# [Given entries]
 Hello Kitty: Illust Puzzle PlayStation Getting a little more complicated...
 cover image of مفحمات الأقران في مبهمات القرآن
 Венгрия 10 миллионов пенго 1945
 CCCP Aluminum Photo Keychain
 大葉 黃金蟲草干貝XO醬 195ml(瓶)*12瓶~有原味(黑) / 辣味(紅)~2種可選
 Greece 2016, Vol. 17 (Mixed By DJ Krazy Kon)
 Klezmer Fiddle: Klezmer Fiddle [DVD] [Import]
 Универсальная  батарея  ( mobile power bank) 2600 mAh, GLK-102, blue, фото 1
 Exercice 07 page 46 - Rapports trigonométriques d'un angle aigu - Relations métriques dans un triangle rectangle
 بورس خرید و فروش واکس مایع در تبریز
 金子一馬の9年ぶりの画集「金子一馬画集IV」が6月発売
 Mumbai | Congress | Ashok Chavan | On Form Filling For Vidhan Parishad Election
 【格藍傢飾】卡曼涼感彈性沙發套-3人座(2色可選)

---

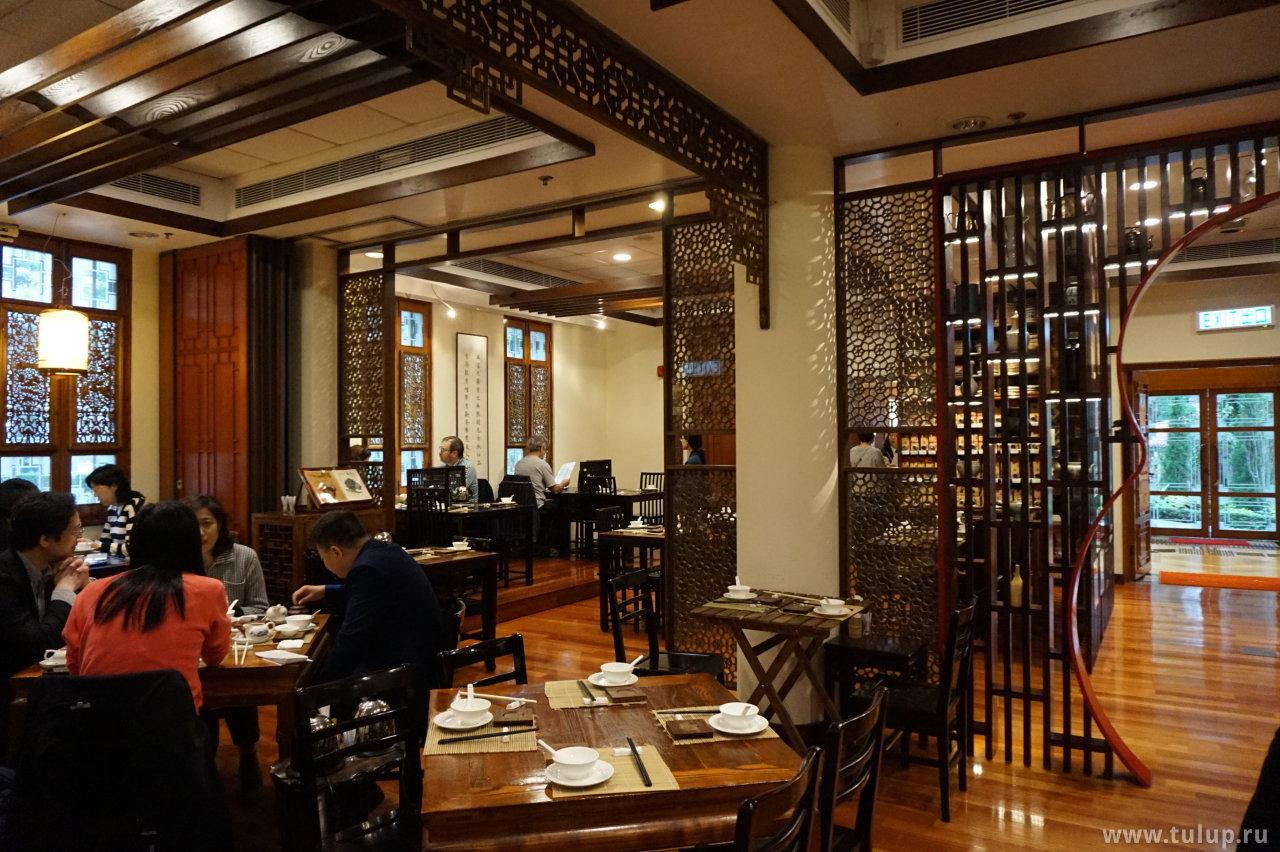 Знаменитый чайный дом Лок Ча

...

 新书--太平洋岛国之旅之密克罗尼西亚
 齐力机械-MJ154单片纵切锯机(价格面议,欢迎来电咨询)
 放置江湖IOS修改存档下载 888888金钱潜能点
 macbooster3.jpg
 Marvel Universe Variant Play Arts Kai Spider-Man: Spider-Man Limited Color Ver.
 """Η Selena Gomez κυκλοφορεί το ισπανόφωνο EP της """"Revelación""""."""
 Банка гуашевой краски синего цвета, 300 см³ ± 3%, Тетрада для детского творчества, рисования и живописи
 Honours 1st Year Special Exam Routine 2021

# [What the task requires]
From the line holding "放置江湖IOS修改存档下载 888888金钱潜能点" to the line holding "Selena Gomez κυκλοφορεί", inclusive, restate each line above exactly as written.

# [Answer space]
 放置江湖IOS修改存档下载 888888金钱潜能点
 macbooster3.jpg
 Marvel Universe Variant Play Arts Kai Spider-Man: Spider-Man Limited Color Ver.
 """Η Selena Gomez κυκλοφορεί το ισπανόφωνο EP της """"Revelación""""."""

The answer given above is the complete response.